EXTRACTED TEXT ▸
*****

Blood tests that track the amount of tumor DNA can―after only one month of drug therapy―detect how well treatment is working in patients with skin cancer, a new study finds.
Led by researchers from NYU School of Medicine and Perlmutter Cancer Center, the study takes advantage of the nature of cancer cells, which die and are replaced by new cells continuously as part of aggressive cancer growth. Tumor cells burst as they die, spilling their DNA into the bloodstream, where it can be measured by tests, enabling improved diagnosis and better targeting of treatment based on each individual tumor’s DNA.
For the new study, researchers traced circulating tumor DNA or ctDNA for the cancer gene BRAF, a gene that plays a key role in many melanomas, the deadliest form of skin cancer. In the United States, more than 7,200 individuals are expected to die from metastatic melanoma in 2019, with BRAF mutations playing a role in nearly half of such diagnoses, according to the Skin Cancer Foundation.
“Our study offers firm evidence that tracking this genetic information may be helpful in identifying patients whose cancers shrink and who survive longer as a result of a particular drug regimen,” says senior study investigator David Polsky, MD, PhD, the Alfred W. Kopf, MD, Professor of Dermatologic Oncology at NYU Langone Health.
For the study, being presented at the 2019 American Society of Clinical Oncology annual meeting on June 1 in Chicago, researchers analyzed blood samples from 345 male and female patients with stage III or IV melanoma, which had already spread from the skin to other organs, and who had BRAF mutations.
These patients could not be treated surgically and were part of a larger group of patients participating in a clinical trial of the drugs dabrafenib and trametinib, designed to target BRAF-mutated cancers.

*****

Saved entries ▸
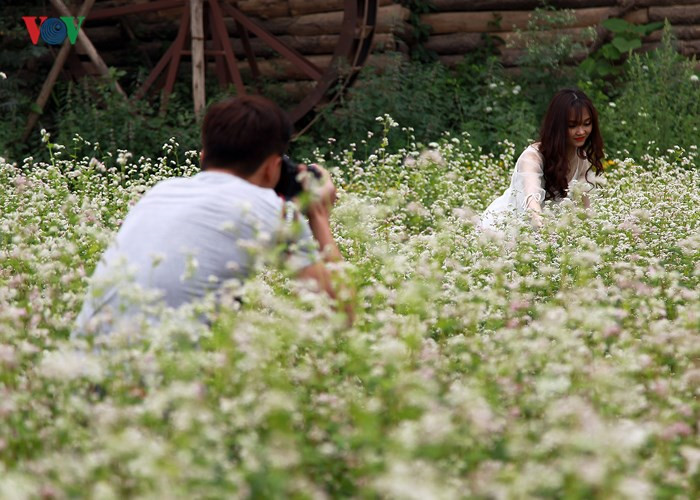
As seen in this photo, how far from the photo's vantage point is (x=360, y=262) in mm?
4285

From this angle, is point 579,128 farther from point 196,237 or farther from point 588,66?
point 588,66

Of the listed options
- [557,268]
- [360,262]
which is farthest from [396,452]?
[557,268]

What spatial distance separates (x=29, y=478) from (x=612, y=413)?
1400 mm

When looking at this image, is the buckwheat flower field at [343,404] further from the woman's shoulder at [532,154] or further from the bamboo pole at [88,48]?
the bamboo pole at [88,48]

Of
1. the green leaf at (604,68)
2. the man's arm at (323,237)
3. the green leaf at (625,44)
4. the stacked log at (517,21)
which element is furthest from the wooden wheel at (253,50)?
the man's arm at (323,237)

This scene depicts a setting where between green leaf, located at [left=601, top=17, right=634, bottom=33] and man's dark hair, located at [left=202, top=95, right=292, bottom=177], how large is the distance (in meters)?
7.97

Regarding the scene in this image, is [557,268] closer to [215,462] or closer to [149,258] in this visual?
[149,258]

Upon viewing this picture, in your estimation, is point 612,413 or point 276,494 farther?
point 612,413

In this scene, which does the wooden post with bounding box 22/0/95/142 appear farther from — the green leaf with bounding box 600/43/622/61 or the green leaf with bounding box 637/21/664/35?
the green leaf with bounding box 637/21/664/35

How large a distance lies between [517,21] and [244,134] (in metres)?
8.20

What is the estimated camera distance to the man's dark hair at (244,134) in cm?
325

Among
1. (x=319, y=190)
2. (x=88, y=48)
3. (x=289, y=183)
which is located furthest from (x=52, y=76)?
(x=319, y=190)

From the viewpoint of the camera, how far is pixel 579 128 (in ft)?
19.9

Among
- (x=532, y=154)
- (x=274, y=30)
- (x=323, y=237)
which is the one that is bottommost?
(x=323, y=237)
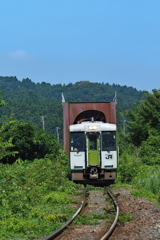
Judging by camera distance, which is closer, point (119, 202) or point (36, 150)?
point (119, 202)

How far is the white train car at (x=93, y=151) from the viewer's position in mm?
22641

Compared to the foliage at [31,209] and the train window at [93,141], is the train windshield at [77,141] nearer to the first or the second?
the train window at [93,141]

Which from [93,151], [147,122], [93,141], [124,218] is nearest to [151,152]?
[93,141]

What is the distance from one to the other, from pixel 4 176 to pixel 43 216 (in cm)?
952

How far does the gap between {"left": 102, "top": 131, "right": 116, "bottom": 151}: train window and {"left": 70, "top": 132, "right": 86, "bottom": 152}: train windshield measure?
3.35 feet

*****

YOUR OBJECTIVE ▸
Copy the passage in the skin cancer blood test article from "These patients could" to "target BRAF-mutated cancers.". You won't need the lines for this.

RESULT OF THE EXERCISE ▸
These patients could not be treated surgically and were part of a larger group of patients participating in a clinical trial of the drugs dabrafenib and trametinib, designed to target BRAF-mutated cancers.